> _Material provided_:
>>>
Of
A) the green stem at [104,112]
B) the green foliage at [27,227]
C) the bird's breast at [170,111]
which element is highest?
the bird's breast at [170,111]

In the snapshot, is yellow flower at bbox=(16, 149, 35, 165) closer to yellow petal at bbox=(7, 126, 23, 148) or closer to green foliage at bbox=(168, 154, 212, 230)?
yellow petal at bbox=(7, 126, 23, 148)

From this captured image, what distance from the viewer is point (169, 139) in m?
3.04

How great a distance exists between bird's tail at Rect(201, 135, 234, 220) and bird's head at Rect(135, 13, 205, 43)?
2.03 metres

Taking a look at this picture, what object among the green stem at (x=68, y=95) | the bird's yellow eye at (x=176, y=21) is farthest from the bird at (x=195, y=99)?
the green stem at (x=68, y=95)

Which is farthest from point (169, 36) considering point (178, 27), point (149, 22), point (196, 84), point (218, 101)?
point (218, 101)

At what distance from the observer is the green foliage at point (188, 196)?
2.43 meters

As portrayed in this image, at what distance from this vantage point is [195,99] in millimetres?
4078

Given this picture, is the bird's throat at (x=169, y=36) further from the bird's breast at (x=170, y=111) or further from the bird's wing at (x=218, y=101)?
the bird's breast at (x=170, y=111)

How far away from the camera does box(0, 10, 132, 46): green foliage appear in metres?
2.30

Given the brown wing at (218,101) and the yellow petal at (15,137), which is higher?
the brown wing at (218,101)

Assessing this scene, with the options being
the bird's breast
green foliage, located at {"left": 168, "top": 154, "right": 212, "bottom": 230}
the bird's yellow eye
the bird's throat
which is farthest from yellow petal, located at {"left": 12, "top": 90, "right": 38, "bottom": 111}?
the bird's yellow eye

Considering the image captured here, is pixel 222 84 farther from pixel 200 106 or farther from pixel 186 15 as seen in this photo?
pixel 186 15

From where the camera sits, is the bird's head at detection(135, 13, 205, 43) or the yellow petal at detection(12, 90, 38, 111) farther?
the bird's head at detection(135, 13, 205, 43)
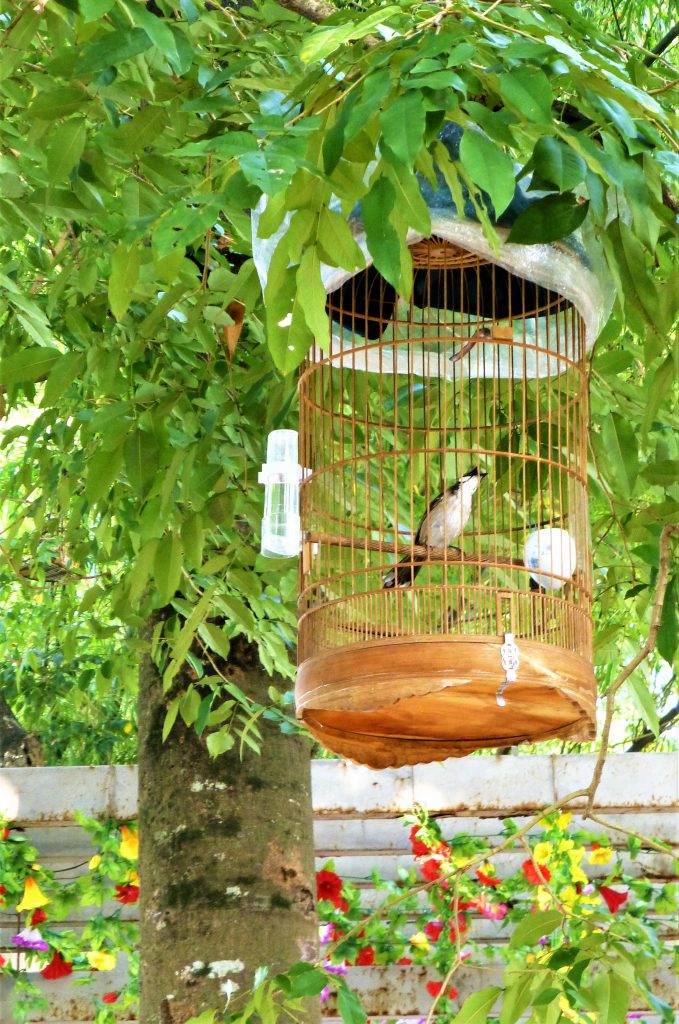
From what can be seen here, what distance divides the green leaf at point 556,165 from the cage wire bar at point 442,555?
434 mm

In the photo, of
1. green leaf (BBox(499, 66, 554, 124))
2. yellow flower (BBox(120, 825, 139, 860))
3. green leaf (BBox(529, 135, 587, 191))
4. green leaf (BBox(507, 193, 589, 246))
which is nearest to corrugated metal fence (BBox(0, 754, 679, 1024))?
yellow flower (BBox(120, 825, 139, 860))

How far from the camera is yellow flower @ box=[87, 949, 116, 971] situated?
12.1ft

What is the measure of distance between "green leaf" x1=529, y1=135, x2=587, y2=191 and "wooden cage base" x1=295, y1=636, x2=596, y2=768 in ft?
2.23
<<<
> _Description of the task_: Arrange the entries from the line with "How great a" up to and including the line with "2.03 metres" as a two-column CSV with the columns text and answer. Put each field in quotation marks, with any line breaks replaced by spaces.

> _Task response_:
text,answer
"How great a distance exists between bird's tail at Rect(201, 135, 234, 220) and bird's head at Rect(135, 13, 205, 43)?","2.03 metres"